The Investigative Power Act is a revival of the Data Retention Directive. In April 2014 the Court of Justice of the European Union declared that particular directive invalid, but the national implementations remained. This Data Retention Directive had a sunset clause, which stated that it would cease to exist in 2017. Păun: “That is how the Investigative Power Act was born. They needed something new.” The researcher thinks there is now a momentum for a bill like this: “It is a very good moment for the government to revive the Data Retention act, with the increasing terrorist threats. Because people are scared.”

 Changes

Before these kind of laws existed you first had to have some kind of suspicion to spy on people. Suspect or not, everyone is spied on now. Păun states that most powers in the new law are more or less the same as in the old one.

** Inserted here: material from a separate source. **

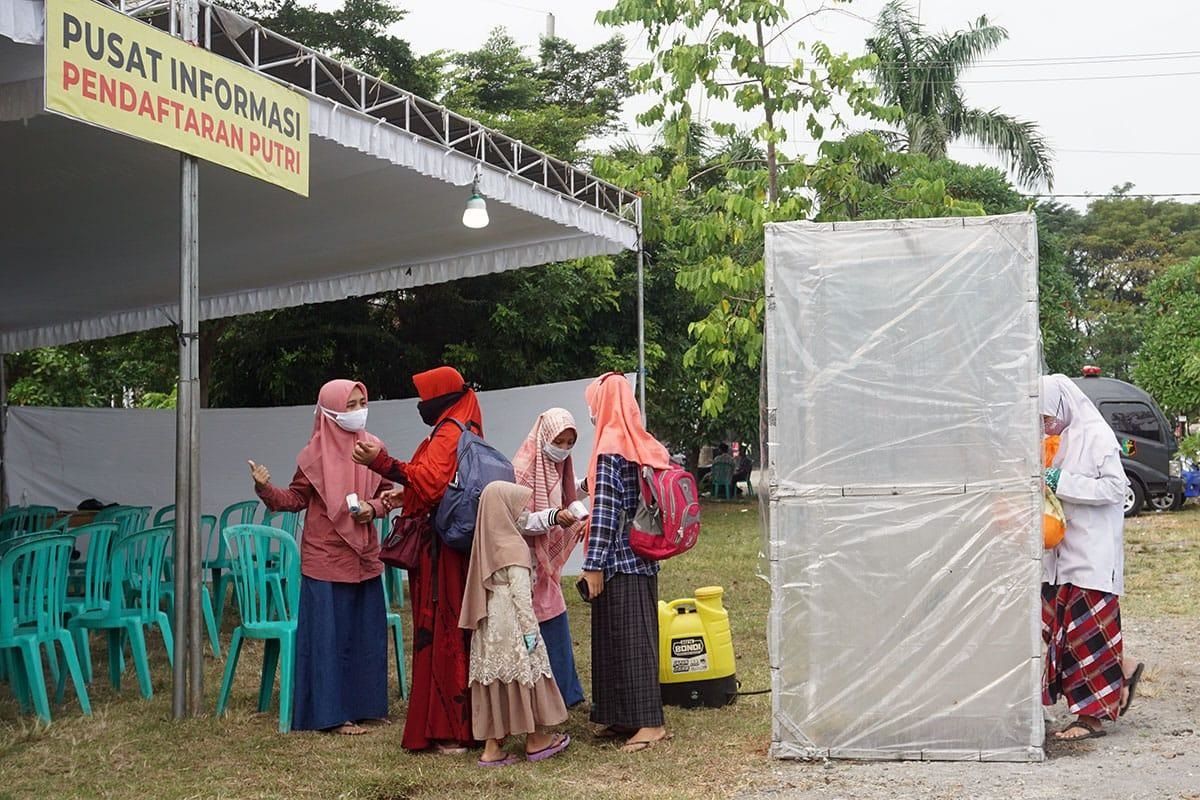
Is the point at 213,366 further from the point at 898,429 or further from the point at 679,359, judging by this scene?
the point at 898,429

What is new in this particular law is the tracking of the domains of the websites you visit. That was not in the Data Retention Directive. “To gain access to that data you don’t need a warrant. You need to make an application. But we don’t know how the whole review progress of those applications will work.”

The government and media are exempt from this law. Păun thinks that’s a good thing: “Immunity is very important for politicians. It is there to protect them from being afraid to do their job when secrecy must be involved.  On the other hand, it is also an issue of government trust’’ According to Păun it is the same for the media: “The media is the watchdog of society. It is important that they can do their work freely too.”

Security

The data collection is done by the communication service providers. Păun: “So the agencies do not collect everything.’’ The data is stored somewhere else and if they want to have access to it they can ask for it. “The providers are responsible for protecting the personal information they gather. If one of those companies get hacked, the hackers would have their hands on a lot of private information. It has to be secure.’’ The security of the data is also protected by European Law.

The benefits

“It’s not all wrong. We just don’t know if the risks outweigh the benefits yet. How do you know if you really prevented an attack? We don’t know if it is effective.” Păun: “At the very least, now we know that we are being spied on. It is as transparent as it can get.” The law went through a very democratic process. “It had about a thousand amendments and it passed pretty easily.”

“The people who don’t want to get tracked, will not get tracked when they take the right precautions.”

Păun thinks people will change their behavior when they know they are always being watched. “A lot of innocent people who are not planning anything are affected by this as well. That will draw them to installing more VPNs  and go through more proxies to protect their privacy.” You can assume that people who they want to find and catch with this law probably are already using a VPN and/or proxy. And probably much more complicated applications to stay ahead of the investigators. “The people who do not want to get tracked, will not get tracked when they take the right precautions.” But according to Păun there is also a group that can be found using these kind of methods: “There are a lot of radical movements. Those who are being recruited by them mostly start at the usual social media. That is something this law can help with.” It may be possible to find people who are radicalizing and label them before they even know what they have gotten themselves into.